Zu beantwortende Fragen:
(a) Schreiben Sie aus dem Text über das österreichisch-deutsche Volleyballteam die Passage ab, die bei „Im Männervolleyball tritt“ beginnt und bei „hinter sich lässt.“ endet.
(b) Gegen welchen Verein schlägt das Team laut dem Text über das österreichisch-deutsche Volleyballteam am Sonntag zum Saisonbeginn auf?

##### Seitenauszug #####

Im Männervolleyball tritt ein österreichisch-deutsches Team an. Eine Antwort auf Nationalismus

Gut möglich, dass sich bald der FC Barcelona für die deutsche Volleyballbundesliga interessiert: Dort lässt sich nämlich studieren, wie sportlicher Erfolg zu organisieren ist, wenn man den bisherigen Nationalstaat hinter sich lässt.

„Hypo Tirol Alpenvolley Haching“ heißt der erste deutsch-österreichische Bundesligist, der am Sonntag zu Beginn der Volleyballsaison aufschlagen wird. Es geht gleich gegen den VfB Friedrichshafen, 13-maliger Deutscher Meister, aktueller Pokalsieger und einer der ganz Großen der nicht ganz so großen hiesigen Volleyballszene.

Bislang spielte Hypo Tirol als Innsbrucker Verein in der österreichischen Liga. Aber, sagt Manager und Finanzier Hannes Kronthaler, „es war immer dasselbe: österreichischer Meister und Pokalsieger, dann in der Cham­pions-League-Vorrunde raus“. Sein Geld verdient Kronthaler als Bauunternehmer, und entsprechend betriebswirtschaftlich begründet er seinen Gang nach Deutschland: „In Österreich gab es für uns kein Steigerungspotenzial mehr. Da stumpft das Produkt ab.“

Eine Wildcardregelung im deutschen Volleyball ermöglichte die Fusion mit dem TSV Unterhaching, der, obwohl nur Zweitligaaufsteiger, einen Platz für die oberste Klasse beantragt hatte. Geld und die meisten Spieler kommen aus Österreich, zunächst werden auch die meisten Heimspiele in Innsbruck ausgetragen.

##### Bereitgestellte Angaben #####

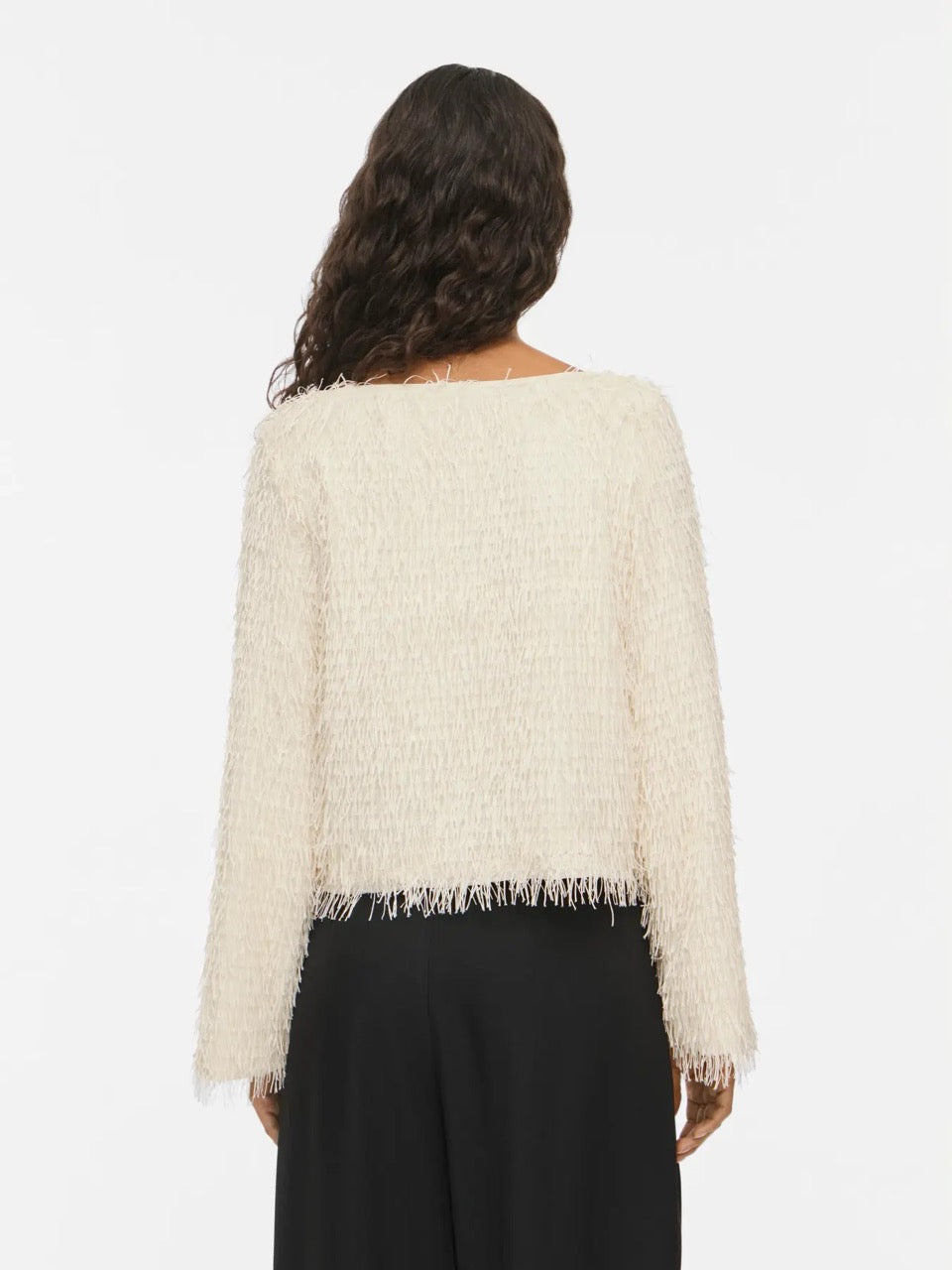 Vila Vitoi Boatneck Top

#####
##### Bereitgestellte Angaben #####

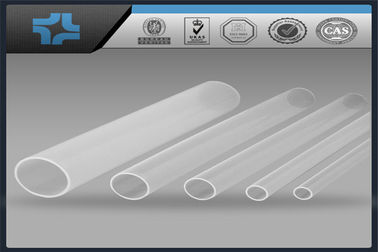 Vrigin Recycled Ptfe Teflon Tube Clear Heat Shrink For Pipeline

#####

Antworten zu Aufgaben:
(a)
Im Männervolleyball tritt ein österreichisch-deutsches Team an. Eine Antwort auf Nationalismus

Gut möglich, dass sich bald der FC Barcelona für die deutsche Volleyballbundesliga interessiert: Dort lässt sich nämlich studieren, wie sportlicher Erfolg zu organisieren ist, wenn man den bisherigen Nationalstaat hinter sich lässt.

(b) Gegen den VfB Friedrichshafen.